## EXTRACTED DATA
● ● ●

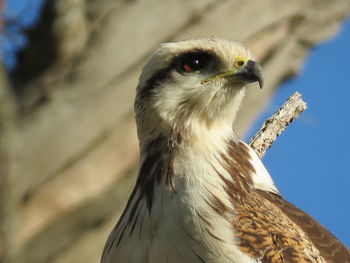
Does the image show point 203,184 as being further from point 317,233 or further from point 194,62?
point 194,62

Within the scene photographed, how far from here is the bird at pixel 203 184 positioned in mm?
4160

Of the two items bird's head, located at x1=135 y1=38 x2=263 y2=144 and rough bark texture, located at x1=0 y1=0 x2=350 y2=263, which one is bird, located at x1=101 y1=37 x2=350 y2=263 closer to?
bird's head, located at x1=135 y1=38 x2=263 y2=144

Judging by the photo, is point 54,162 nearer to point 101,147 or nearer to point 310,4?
point 101,147

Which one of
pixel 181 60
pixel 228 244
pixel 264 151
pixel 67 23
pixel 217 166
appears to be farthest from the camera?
pixel 67 23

● ● ●

## TO BE DONE
Reproduce the items above with every "bark" switched to "wood" and nothing else changed. Leave the pictures out.

## WRITTEN ANSWER
Does the image show point 203,184 as being further from point 317,233 or further from point 194,62?
point 194,62

Within the scene photographed, how far from here is the bird at pixel 203 184 positioned in mm?
4160

Of the two items bird's head, located at x1=135 y1=38 x2=263 y2=144 and rough wood texture, located at x1=0 y1=0 x2=350 y2=263, which one is bird, located at x1=101 y1=37 x2=350 y2=263 closer to?
bird's head, located at x1=135 y1=38 x2=263 y2=144

Judging by the photo, is point 54,162 nearer to point 101,147 or nearer to point 310,4?
point 101,147

Which one of
pixel 181 60
pixel 228 244
pixel 264 151
pixel 67 23
pixel 217 166
appears to be farthest from the camera?
pixel 67 23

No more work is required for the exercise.